The Context File Mistake Making Your AI Coding Agent Worse

Share your expertise with our readers. TrueSolvers accepts in-depth, independently researched articles on technology, AI, and software development from qualified contributors.

Get Started Editorial Policy

The Auto-Generation Trap Most Developers Don't See Coming

AI coding agents, including Claude Code, Cursor, Codex, and GitHub Copilot, share an architectural constraint that no amount of model improvement will eliminate in the near term: they start each session without any memory of the last one. Every session begins at zero. The agent has no awareness of architectural decisions made last sprint, conventions the team settled on three months ago, or the mistake it made and corrected last Tuesday. That amnesia is by design, not by accident, and it is the root cause of most consistency problems developers attribute to the model itself.

Context files emerged as the community's practical answer. The idea is direct: write down what the agent needs to know at the start of every session, load it automatically, and give the agent a running start. Claude Code reads a file called CLAUDE.md; Cursor reads .cursorrules; OpenAI's Codex and GitHub Copilot agents have converged on AGENTS.md as an emerging cross-tool standard. By the time a 2026 efficiency study tallied adoption, the AGENTS.md format alone had been adopted by more than 60,000 GitHub repositories. A separate large-scale scan of 129,134 GitHub projects found AI coding agent adoption ranging from 15.85 to 22.60% across the surveyed population.

That adoption curve is accelerating, and with it, a default behavior: run the agent's initialization command, let it analyze the codebase, and auto-generate the context file. It feels productive. The file looks comprehensive. The problem is that benchmark research published in February 2026 by researchers at ETH Zurich found that LLM-generated context files reduced task success rates in 5 of 8 evaluation settings, with an average performance drop of 2 to 3 percentage points. Inference costs rose by 20 to 23% at the same time. The auto-generation workflow that feels like a productivity win is, by the benchmark's measure, the worst of the three options tested: no context file, AI-generated file, and human-written file. Human-written files performed best. No file at all came in second. Auto-generated came last.

The ETH Zurich team built a purpose-designed benchmark called AGENTbench, which evaluated 138 real Python tasks drawn from 12 niche repositories. These weren't toy problems. The repositories were chosen because they already had developer-committed context files in place, giving the researchers a ground truth of what humans thought agents needed to know. The context files those developers wrote averaged 641 words across 9.7 sections. The researchers then tested whether providing those files, or AI-generated alternatives, improved agent task completion across Claude Code, Codex, and Qwen Code.

Whether the ETH Zurich results generalize equally to polyglot or monorepo codebases remains an open question for our team to watch as follow-up studies emerge. The benchmark was built on Python repositories, and the degree to which its findings transfer to other language ecosystems and codebase structures has not yet been tested empirically. That said, the mechanism the researchers identified applies at the level of how LLM inference works, not at the level of Python specifically, and that is where the more durable insight lives.

## Exercise directions
Quote the part of the article on AI coding agent context files that opens with the words containing "Context files emerged" and closes with "the surveyed population.", copying it word for word.

## Given records
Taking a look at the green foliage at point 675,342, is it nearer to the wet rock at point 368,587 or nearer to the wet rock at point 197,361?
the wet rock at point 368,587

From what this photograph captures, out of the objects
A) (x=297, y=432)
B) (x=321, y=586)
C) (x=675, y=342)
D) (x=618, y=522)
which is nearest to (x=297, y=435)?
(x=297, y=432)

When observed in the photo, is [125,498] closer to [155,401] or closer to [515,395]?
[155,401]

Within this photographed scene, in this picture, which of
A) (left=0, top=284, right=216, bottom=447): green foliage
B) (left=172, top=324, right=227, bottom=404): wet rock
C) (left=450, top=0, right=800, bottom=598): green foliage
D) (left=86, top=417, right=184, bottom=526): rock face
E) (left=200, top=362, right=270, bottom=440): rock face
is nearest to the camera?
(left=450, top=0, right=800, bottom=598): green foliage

## Solved exercise
Context files emerged as the community's practical answer. The idea is direct: write down what the agent needs to know at the start of every session, load it automatically, and give the agent a running start. Claude Code reads a file called CLAUDE.md; Cursor reads .cursorrules; OpenAI's Codex and GitHub Copilot agents have converged on AGENTS.md as an emerging cross-tool standard. By the time a 2026 efficiency study tallied adoption, the AGENTS.md format alone had been adopted by more than 60,000 GitHub repositories. A separate large-scale scan of 129,134 GitHub projects found AI coding agent adoption ranging from 15.85 to 22.60% across the surveyed population.